» **Requirement**:
Copy the following listing word for word, keeping every line, number, and mark of punctuation unchanged from start to finish.
● ● ● ● ● ● ●
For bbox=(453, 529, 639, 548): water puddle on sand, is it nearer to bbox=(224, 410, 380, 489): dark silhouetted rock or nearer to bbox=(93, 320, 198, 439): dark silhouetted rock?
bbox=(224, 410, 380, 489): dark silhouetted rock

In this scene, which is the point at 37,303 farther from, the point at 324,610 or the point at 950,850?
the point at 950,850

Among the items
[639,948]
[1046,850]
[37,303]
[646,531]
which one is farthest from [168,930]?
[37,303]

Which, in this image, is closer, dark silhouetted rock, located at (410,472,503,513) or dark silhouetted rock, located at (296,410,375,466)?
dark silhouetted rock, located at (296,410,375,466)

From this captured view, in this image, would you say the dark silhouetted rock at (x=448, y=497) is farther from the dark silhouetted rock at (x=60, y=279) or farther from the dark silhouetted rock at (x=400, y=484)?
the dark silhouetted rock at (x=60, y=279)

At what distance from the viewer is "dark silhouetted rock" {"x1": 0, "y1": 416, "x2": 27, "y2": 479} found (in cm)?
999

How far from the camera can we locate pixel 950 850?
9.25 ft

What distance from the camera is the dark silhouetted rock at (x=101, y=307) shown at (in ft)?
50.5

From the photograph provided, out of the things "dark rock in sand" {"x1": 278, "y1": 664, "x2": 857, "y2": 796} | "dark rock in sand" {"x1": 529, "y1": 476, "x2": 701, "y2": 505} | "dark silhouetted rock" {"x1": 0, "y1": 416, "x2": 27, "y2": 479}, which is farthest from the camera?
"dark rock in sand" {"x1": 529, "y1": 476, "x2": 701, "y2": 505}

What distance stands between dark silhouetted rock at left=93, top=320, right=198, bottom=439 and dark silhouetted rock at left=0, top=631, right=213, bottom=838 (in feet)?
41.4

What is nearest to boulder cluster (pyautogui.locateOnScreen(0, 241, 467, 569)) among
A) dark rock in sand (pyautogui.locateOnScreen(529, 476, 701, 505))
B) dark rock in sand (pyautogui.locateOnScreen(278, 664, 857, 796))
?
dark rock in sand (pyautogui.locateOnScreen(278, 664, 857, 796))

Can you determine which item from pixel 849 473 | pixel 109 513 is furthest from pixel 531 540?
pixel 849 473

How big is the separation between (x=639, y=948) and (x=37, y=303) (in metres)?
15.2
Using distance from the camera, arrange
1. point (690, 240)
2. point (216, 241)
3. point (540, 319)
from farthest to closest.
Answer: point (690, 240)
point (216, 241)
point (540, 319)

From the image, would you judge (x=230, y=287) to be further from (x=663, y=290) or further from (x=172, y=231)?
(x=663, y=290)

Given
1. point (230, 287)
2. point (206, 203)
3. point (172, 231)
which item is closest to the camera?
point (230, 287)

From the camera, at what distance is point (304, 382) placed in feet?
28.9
● ● ● ● ● ● ●
» **Completed exercise**:
For bbox=(453, 529, 639, 548): water puddle on sand, is it nearer to bbox=(224, 410, 380, 489): dark silhouetted rock or nearer to bbox=(93, 320, 198, 439): dark silhouetted rock?
bbox=(224, 410, 380, 489): dark silhouetted rock

In this scene, which is the point at 37,303 farther from, the point at 324,610 or the point at 950,850?
the point at 950,850

Among the items
[639,948]
[1046,850]
[37,303]
[646,531]
which one is farthest from [168,930]?
[37,303]

Which, in this image, is closer, dark silhouetted rock, located at (410,472,503,513) or dark silhouetted rock, located at (296,410,375,466)?
dark silhouetted rock, located at (296,410,375,466)

From this captured view, in this image, would you say the dark silhouetted rock at (x=448, y=497) is farther from the dark silhouetted rock at (x=60, y=279) or farther from the dark silhouetted rock at (x=400, y=484)?
the dark silhouetted rock at (x=60, y=279)

At what distance from the viewer is "dark silhouetted rock" {"x1": 0, "y1": 416, "x2": 27, "y2": 479} found (in cm)?
999

How far from the camera can we locate pixel 950 850?
9.25 ft

What distance from the camera is the dark silhouetted rock at (x=101, y=307) shown at (in ft)?
50.5

From the photograph provided, out of the things "dark rock in sand" {"x1": 278, "y1": 664, "x2": 857, "y2": 796} | "dark rock in sand" {"x1": 529, "y1": 476, "x2": 701, "y2": 505} | "dark silhouetted rock" {"x1": 0, "y1": 416, "x2": 27, "y2": 479}, which is farthest from the camera?
"dark rock in sand" {"x1": 529, "y1": 476, "x2": 701, "y2": 505}

What distance stands between dark silhouetted rock at left=93, top=320, right=198, bottom=439 and dark silhouetted rock at left=0, top=631, right=213, bottom=838 (in feet)?
41.4

What is nearest to boulder cluster (pyautogui.locateOnScreen(0, 241, 467, 569)) among
A) dark rock in sand (pyautogui.locateOnScreen(529, 476, 701, 505))
B) dark rock in sand (pyautogui.locateOnScreen(278, 664, 857, 796))
?
dark rock in sand (pyautogui.locateOnScreen(278, 664, 857, 796))

Can you determine which item from pixel 849 473 | pixel 109 513 is furthest from pixel 531 540?
pixel 849 473

How big is the separation between (x=639, y=948) and (x=37, y=303) (in metres)?
15.2
Using distance from the camera, arrange
1. point (690, 240)
2. point (216, 241)
3. point (540, 319)
from farthest to closest.
Answer: point (690, 240)
point (216, 241)
point (540, 319)

From the image, would you judge (x=230, y=287) to be further from (x=663, y=290) or further from (x=172, y=231)?
(x=663, y=290)

Given
1. point (230, 287)
2. point (206, 203)
3. point (172, 231)
which item is closest to the camera?
point (230, 287)

From the camera, at what distance is point (304, 382) placed in feet?
28.9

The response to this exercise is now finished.